As human beings, should we not search for and be driven by higher values? Do we not have needs beyond the material, beyond that of the body alone? Can we conceptualise a holistic alternative paradigm for meaningful and sustainable development that places the wellbeing of the individual and community at the centre and gives cause for true happiness as opposed to fleeting pleasures?
This historic event was a moment of satisfaction and triumph for the Bhutanese, who are proud that their attitudes to money and economic growth differ from those of other countries. Bhutan Times reported the Prime Minister’s speech on its front page, praising his elegance and humility – ‘the small Bhutan flag pinned to his simple black gho’. Kuensel published an editorial six days later, describing the speech as offering a ‘Himalayan perspective’ on the Wall Street crisis.

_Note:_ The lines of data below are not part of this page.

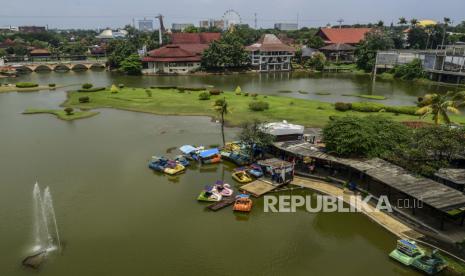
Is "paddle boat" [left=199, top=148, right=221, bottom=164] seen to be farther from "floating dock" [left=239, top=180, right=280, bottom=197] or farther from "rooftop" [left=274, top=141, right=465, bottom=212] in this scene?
"rooftop" [left=274, top=141, right=465, bottom=212]

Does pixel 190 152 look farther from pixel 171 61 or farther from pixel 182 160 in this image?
pixel 171 61

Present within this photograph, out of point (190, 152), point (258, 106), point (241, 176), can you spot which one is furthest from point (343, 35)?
point (241, 176)

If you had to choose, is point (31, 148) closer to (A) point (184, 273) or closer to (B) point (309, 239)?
(A) point (184, 273)

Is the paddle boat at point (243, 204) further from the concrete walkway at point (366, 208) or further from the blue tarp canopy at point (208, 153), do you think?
the blue tarp canopy at point (208, 153)

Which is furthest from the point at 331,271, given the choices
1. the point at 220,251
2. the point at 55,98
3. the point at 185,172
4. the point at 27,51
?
the point at 27,51

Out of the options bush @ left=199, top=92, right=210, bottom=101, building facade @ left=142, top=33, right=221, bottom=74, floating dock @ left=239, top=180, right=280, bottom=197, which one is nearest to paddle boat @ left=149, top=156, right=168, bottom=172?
floating dock @ left=239, top=180, right=280, bottom=197
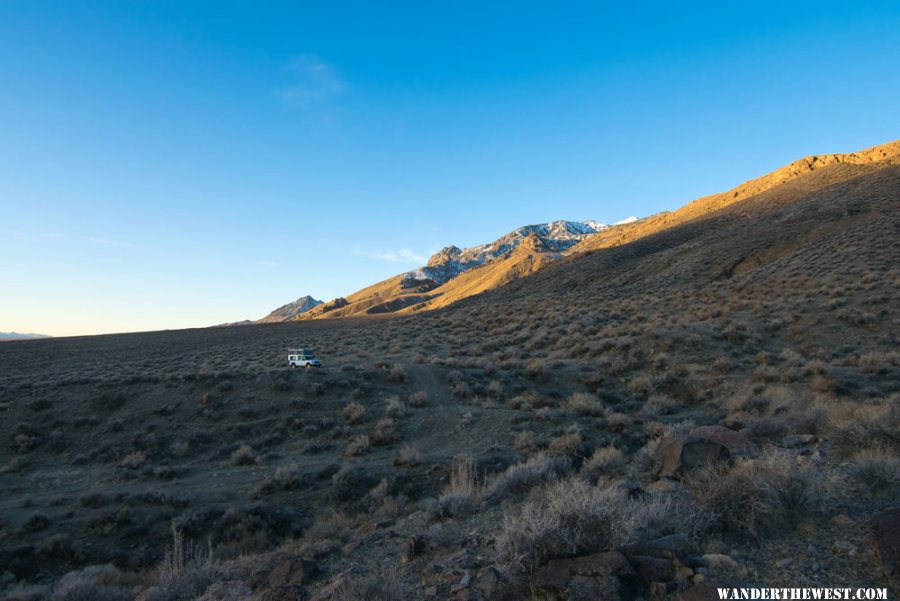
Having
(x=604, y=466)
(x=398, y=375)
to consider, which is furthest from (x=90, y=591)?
(x=398, y=375)

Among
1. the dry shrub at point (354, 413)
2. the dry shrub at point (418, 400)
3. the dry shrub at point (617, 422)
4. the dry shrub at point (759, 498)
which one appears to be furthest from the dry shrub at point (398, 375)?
the dry shrub at point (759, 498)

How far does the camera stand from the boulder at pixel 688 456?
7.11m

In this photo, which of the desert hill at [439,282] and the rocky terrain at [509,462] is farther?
the desert hill at [439,282]

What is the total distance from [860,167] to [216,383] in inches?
3529

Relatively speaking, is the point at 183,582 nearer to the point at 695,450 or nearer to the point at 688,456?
the point at 688,456

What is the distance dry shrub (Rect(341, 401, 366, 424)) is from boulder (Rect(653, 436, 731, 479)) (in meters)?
11.2

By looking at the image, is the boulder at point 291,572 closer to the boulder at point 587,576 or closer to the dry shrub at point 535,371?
the boulder at point 587,576

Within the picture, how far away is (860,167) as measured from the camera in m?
67.9

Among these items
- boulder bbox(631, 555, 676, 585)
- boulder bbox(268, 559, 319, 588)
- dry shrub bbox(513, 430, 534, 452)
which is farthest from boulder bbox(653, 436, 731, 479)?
boulder bbox(268, 559, 319, 588)

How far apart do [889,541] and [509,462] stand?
8.68m

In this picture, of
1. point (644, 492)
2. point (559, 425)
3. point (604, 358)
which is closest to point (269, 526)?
point (644, 492)

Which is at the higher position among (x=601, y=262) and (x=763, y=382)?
(x=601, y=262)

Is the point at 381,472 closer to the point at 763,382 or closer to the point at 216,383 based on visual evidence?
the point at 216,383

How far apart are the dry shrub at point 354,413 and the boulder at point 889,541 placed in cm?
1452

The rest of the world press, however, ignored the speech – and advice – completely. Outside Bhutan it was
not reported. The Prime Minister’s voice was drowned out by the cacophony of the world media trying to understand how the global financial crisis happened and who was to blame.
Bhutan’s media also did not dwell on it for long. Very quickly, journalists moved back to more immediate concerns – the potato harvest, a lhakhang robbery, the Fifth King’s forthcoming visit to the east. The only references in newspapers to the global financial crisis are comments from the government that tourism may be down in the coming year. The crisis that sends shock waves around the world, directly affecting billions, and becoming one of the defining news stories of the decade, is just not of interest to the majority of Bhutanese.
22
Floods of Change
On the morning of 26 May 2009, Mal, Kathryn and I cross the little bridge from Tashi Pelkhil village and drive straight into Bhutan’s biggest traffic jam. We squeeze into a line of three rickety old buses, each overflowing with monks. The traffic is moving so slowly that boy monks get out and run back and forth between them. Their heads are freshly shaved and they are grinning. Robes flying, sandals flapping. Thousands of cheering well-wishers line the road, ignoring the drizzling rain. We wonder what we have missed – what’s the celebration? Did Bhutan win an archery tournament?
We have become used to not knowing what is going on around us. Public announcements about road closures and the like are often only in the Dzongkha edition of BBS evening news. Somehow word of mouth means every Bhutanese person keeps up, but no-one thinks to mention it to us chillips.